-- Opening Marker --

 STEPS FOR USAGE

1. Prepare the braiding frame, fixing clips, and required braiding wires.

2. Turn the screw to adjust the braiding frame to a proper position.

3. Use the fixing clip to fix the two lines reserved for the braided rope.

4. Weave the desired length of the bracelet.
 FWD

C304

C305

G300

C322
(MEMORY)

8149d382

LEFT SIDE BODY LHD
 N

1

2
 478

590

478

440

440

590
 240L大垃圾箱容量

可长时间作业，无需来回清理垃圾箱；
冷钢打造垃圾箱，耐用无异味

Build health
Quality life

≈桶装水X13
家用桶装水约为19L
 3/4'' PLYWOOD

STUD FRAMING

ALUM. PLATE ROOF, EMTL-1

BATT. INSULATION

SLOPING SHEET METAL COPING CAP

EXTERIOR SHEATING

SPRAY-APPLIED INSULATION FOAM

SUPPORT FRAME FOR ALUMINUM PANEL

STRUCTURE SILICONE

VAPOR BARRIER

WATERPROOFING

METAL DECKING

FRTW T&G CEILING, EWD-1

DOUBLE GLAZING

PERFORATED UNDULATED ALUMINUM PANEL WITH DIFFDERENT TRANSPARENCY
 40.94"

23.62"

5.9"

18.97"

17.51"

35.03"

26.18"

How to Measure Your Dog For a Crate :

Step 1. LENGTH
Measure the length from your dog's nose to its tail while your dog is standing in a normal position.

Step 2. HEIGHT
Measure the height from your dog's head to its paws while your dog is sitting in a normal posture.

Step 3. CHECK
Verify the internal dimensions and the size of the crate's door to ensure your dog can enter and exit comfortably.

-- Closing Marker --

Your instructions
Take the entries above and return only the lines from the one with "LEFT SIDE BODY LHD" to the one with "DOUBLE GLAZING", both included, unchanged.

Completed task
LEFT SIDE BODY LHD
 N

1

2
 478

590

478

440

440

590
 240L大垃圾箱容量

可长时间作业，无需来回清理垃圾箱；
冷钢打造垃圾箱，耐用无异味

Build health
Quality life

≈桶装水X13
家用桶装水约为19L
 3/4'' PLYWOOD

STUD FRAMING

ALUM. PLATE ROOF, EMTL-1

BATT. INSULATION

SLOPING SHEET METAL COPING CAP

EXTERIOR SHEATING

SPRAY-APPLIED INSULATION FOAM

SUPPORT FRAME FOR ALUMINUM PANEL

STRUCTURE SILICONE

VAPOR BARRIER

WATERPROOFING

METAL DECKING

FRTW T&G CEILING, EWD-1

DOUBLE GLAZING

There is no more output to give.